The present invention is constructed as described in one or more Therefore, the following effects are achieved.

When the playback surface of the disk is played for the first time, the amount of rotational eccentricity on the playback surface is detected from the phase difference between the eccentricity detection path and the standard servo gain, and based on this detection, the gain determination circuit determines the optimum servo gain. was determined, and based on this determination, the gain of the servo drive was varied from the reference servo gain to the optimum servo gain by the gain variable means.
Regardless of variations in eccentricity of the disc or chucking device.

The motor can be servo-driven with a gain that can best correct rotational eccentricity.

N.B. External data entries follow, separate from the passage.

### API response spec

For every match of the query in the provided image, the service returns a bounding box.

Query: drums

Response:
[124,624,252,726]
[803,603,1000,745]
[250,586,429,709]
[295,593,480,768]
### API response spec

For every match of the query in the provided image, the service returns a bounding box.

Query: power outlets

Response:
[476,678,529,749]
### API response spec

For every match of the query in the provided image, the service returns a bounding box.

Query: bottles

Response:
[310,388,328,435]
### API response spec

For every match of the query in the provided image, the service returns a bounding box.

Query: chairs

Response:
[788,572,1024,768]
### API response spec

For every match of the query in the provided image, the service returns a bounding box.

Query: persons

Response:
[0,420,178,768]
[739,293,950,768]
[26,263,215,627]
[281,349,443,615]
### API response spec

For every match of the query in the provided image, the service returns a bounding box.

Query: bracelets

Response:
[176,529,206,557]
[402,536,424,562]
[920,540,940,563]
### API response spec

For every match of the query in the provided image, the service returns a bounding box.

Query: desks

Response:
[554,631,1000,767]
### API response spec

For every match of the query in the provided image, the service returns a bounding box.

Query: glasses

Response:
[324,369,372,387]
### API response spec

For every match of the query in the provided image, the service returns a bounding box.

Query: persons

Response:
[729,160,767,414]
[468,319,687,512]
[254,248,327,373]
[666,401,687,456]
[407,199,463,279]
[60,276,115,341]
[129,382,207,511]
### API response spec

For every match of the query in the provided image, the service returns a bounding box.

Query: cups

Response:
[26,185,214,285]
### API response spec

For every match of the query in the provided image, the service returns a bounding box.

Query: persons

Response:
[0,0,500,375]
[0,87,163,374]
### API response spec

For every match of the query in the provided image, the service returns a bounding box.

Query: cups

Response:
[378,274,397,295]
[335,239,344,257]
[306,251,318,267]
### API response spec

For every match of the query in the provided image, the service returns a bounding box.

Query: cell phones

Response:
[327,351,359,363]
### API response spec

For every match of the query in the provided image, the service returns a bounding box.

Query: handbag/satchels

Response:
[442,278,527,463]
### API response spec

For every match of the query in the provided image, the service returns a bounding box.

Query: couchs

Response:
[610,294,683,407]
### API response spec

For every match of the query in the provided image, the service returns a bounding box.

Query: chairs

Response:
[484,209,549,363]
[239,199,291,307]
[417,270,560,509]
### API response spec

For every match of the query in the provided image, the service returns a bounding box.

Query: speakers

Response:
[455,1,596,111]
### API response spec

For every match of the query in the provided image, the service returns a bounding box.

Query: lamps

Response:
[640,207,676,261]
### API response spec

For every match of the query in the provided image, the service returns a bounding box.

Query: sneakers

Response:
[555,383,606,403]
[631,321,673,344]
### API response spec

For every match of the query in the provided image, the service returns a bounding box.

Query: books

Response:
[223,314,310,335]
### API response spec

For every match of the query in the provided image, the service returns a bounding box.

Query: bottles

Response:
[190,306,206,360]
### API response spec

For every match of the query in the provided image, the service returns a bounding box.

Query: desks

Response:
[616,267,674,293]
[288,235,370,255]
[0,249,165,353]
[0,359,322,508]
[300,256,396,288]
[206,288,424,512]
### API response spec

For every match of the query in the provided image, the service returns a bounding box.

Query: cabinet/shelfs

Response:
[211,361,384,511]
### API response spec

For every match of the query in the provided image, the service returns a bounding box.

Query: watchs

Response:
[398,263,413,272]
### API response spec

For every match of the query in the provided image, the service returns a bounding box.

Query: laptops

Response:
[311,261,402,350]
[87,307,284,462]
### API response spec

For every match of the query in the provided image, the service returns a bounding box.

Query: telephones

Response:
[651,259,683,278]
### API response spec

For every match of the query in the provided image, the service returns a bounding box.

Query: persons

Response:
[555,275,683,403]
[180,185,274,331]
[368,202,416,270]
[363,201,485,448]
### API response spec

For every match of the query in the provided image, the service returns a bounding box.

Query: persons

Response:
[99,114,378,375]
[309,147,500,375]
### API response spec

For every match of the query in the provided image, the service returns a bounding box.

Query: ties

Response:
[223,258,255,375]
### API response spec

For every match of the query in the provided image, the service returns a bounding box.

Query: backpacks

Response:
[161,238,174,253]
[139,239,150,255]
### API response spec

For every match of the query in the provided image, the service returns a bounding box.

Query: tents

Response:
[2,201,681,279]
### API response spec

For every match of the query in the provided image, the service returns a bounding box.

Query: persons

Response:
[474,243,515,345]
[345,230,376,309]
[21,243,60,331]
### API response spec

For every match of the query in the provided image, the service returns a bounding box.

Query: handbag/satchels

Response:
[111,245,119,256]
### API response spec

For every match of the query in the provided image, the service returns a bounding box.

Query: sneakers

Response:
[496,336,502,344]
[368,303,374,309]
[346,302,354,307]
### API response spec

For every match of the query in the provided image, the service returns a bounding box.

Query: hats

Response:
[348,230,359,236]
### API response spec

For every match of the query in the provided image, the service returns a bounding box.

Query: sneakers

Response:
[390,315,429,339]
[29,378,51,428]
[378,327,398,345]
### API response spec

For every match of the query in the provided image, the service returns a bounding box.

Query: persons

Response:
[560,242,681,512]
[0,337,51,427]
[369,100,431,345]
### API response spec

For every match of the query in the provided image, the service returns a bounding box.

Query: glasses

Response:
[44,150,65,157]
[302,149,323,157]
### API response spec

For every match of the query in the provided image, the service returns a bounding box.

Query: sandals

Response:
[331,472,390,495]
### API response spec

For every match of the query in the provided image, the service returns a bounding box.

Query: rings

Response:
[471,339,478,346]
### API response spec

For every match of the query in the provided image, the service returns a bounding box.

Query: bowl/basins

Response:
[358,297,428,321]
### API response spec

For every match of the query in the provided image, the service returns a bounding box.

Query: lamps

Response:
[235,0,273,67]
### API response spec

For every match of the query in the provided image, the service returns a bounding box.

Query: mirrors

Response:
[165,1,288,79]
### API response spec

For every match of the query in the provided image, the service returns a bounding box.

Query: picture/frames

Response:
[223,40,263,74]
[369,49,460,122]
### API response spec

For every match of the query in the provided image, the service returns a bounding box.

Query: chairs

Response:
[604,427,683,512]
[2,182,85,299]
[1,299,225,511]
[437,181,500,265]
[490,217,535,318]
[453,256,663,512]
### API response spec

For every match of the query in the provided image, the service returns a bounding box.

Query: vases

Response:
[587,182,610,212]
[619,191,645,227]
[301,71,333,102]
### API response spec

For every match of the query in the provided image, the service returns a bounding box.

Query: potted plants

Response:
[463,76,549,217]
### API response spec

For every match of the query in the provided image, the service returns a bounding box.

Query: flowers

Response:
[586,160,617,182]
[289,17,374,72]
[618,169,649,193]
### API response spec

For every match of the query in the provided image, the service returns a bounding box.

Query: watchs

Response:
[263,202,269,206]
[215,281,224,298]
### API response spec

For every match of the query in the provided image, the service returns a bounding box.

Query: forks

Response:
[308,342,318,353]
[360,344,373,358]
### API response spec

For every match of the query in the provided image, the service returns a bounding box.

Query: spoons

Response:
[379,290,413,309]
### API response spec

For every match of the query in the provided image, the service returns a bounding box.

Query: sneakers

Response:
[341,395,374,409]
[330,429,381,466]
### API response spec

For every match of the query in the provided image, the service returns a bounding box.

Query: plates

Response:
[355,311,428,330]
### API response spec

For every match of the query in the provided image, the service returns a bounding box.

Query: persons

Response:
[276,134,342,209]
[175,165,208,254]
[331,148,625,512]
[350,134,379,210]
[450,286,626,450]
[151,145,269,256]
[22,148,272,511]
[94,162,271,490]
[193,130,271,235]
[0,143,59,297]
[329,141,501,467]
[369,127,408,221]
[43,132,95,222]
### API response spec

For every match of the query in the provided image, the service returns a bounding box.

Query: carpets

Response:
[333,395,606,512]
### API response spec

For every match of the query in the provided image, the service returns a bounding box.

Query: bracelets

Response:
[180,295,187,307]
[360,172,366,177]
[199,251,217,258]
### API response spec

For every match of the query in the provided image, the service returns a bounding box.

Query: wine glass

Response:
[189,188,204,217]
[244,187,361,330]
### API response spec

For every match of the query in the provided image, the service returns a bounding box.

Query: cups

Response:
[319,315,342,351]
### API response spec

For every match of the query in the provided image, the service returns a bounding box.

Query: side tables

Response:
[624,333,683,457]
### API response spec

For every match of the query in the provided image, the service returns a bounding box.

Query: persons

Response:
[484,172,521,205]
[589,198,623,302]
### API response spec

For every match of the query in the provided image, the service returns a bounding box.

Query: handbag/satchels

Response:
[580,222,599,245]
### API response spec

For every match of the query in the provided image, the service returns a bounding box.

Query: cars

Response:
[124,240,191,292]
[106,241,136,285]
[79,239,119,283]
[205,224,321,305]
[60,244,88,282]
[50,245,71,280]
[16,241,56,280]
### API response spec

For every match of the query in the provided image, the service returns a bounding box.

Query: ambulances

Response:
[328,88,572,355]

[Brief explanation of drawings]

1 to 4 show one embodiment of the motor servo circuit of the present invention, FIG. 1 is a block diagram, FIG. 2 is a partial detailed block diagram, and FIGS. 3(a) to (e) is a timing chart for explaining the operation, Figure 4 is a characteristic diagram of gain determination, and Figure 5 is a timing chart for explaining the operation.
The figure is a block diagram of a conventional example. (3)...Phase comparison circuit, (7)...Spindle motor, (9)...Eccentricity detection circuit, QG...Gain determination circuit, αυ...Duty modulation circuit as gain variable means .

Claims (1)

[Claims] (1) In a motor servo circuit that is provided in a disc playback device that rotates and plays back a disc that is mounted and held in a chucking device and that servo drives a motor for rotating the disc, the servo drive has a reference servo gain. Immediately after the disk reaches a rotational state in which playback is possible for the first time on the playback surface, the amount of deviation of the phase of the synchronization signal reproduced during at least one rotation of the disk from the reference phase is determined for the disk and the chucking device. an eccentricity detection circuit that detects an eccentricity amount of rotation about the reproduction surface based on the eccentricity; a gain determination circuit that determines an optimal servo gain according to the detected amount of the detection circuit; A motor servo circuit comprising gain variable means for varying a reference servo gain to a gain determined by the determination circuit.